We are learning the conservation of energy explorations. (roller coaster) Marble

Question

We are learning the conservation of energy explorations. (roller coaster) Marble diameter = .019m

Locations: Height(m), Photogate time(s)
30: 1.24, .0123

60: .25, .0130

90: .313, .0192

120: .12, .0094

I need help on finding the theoretical and actual velocities, for then which I have to find the % error of each location, but that is simple until I get the other two factors. I used v = 2gh for theoretical velocity, but I'm not sure if that's correct or not! Please help, I need help with theoretical and actual velocities of the above information!

Explanation / Answer

.5mv^2 = mgh
so v = sqrt(2gh).
yes you're correct. g = 9.8m/s

Here's my lab from a year ago, i still have it: (we used a toy car instead of a marble) also read the conclusion part first- at the bottom . hope this helps!


Purpose:

What variables will effect the motion of the cart going down the ramp?
We think there are two variables that might effect the motion of the cart. These are mass and elevation. We will test this by determining the relationship between time and distance traveled for a control car, and then determining the same relationship for a heavier cart and for a higher elevation

Apparatus:
2 stands
2 photogates
Black box
Ramp
Computer with Data studio installed
Stickie note
Meter stick
3 physics textbooks
.5 kg mass
.5 kg frictionless cart



Procedure:
If not done beforehand the apparatus must be set up. After getting all the required materials, begin by placing two books on one end of the table.

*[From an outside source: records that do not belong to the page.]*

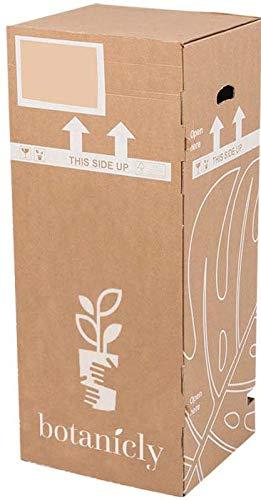 BOTANICLY | Gartenpflanze | Corokia Cotoneaster | 30 cm | Set aus 2 Pflanzen - 6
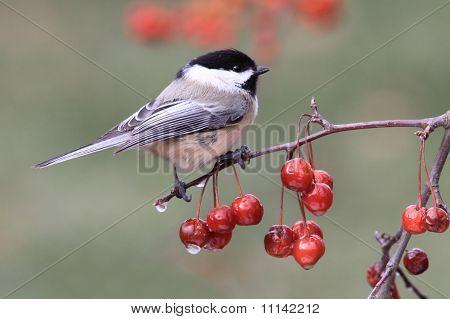 Sobre una rama de los pájaros chickadee
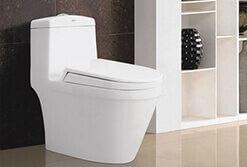 vietnam-american-standard-toilets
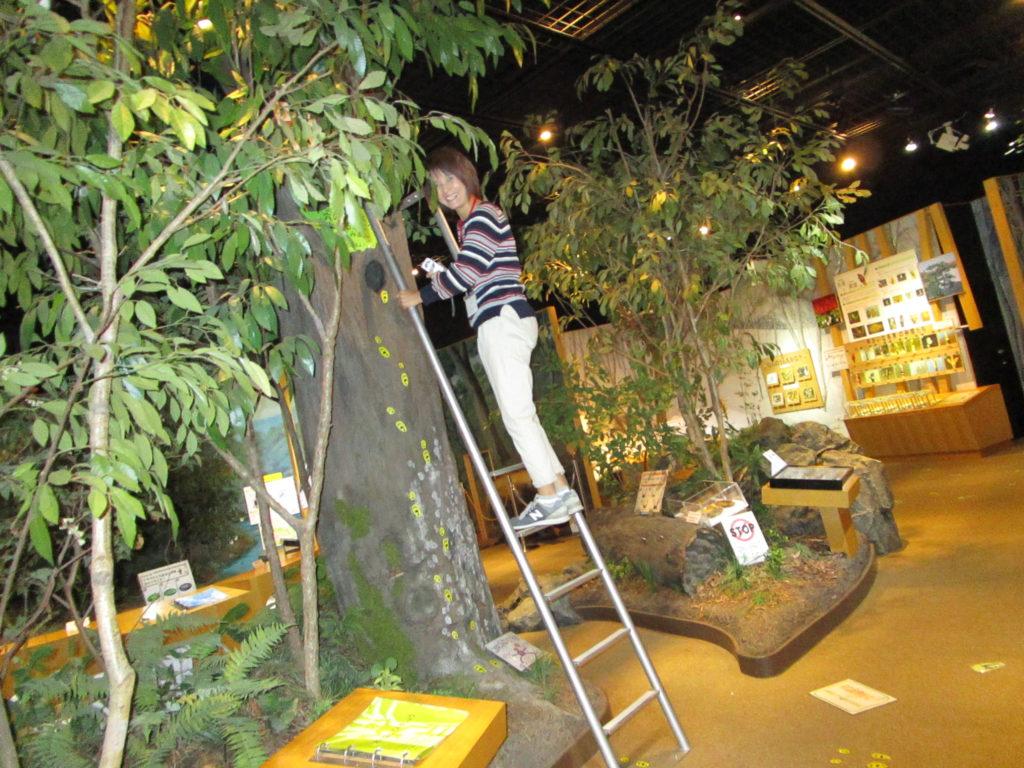 木の上を覗くコーナー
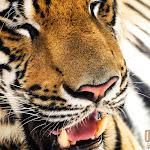Animal 023_1280px.jpg
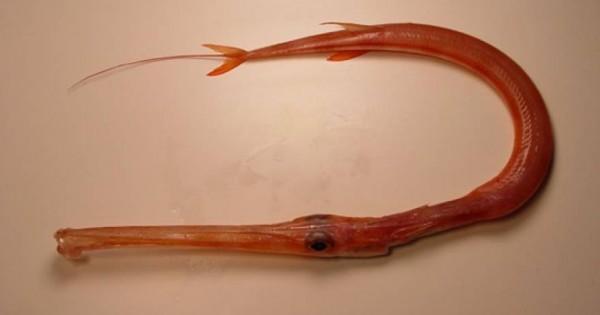 Επικίνδυνο δηλητηριώδες ψάρι εντοπίστηκε στο Ναύπλιο (φωτο)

Place the ramp on these so that the end of the ramp is just over the books and the other end is still on the table. Mark zero position as the place where the ramp meets the books.

Attach the photogates to their stands. Place one stand at zero position and the other at 10 centimeters down the ramp from zero.

Plug the photogates into the black box. Plug the black box into the computer. Finally, plug the black box into the wall. Boot up the computer and start the software. Set up the experiment in DataStudio as explained by the teacher. Attach a sticky note to the front of the cart.
Record the position of the second photogate. Position is your dependent variable.
Place the cart on the top of the ramp so that the sticky note is just behind the first photogate. Let go of cart and catch it after passing through the second photogate.
If the setup was done correctly the time should be displayed on the computer screen. Record this time in your notebook. Time is the independent variable.
Repeat 3 and 4 two more times so that you have three data points.
Move the second photogate 10 centimeters further away from the first.
Repeat steps 2-6 until you have completed a one meter trial. You should have ten trials completed.
This was the control group. Record this by labeling the data table ‘Control’. The constants in this experiment were mass (.5 kg) and elevation (two textbooks).
For the change in mass experiment, repeat 1-7 with one difference: place a .5 kg mass on the cart and run all tests this way. Label this table “Change in Mass”. Elevation (two textbooks) and mass (1 kg) were constant in this experiment.
For the change in height experiment, repeat 1-7 with one difference: place a third book in between the others and the ramp. Do not use the mass in this experiment; if it is still in the cart, remove it. Label this table “Change in Height”. The constants in this experiment were mass (.5 kg) and elevation (three textbooks).


Data:

Explanation of variables in the data tables:

Time is the amount of time elapsed in seconds.
Position is the distance from zero in meters.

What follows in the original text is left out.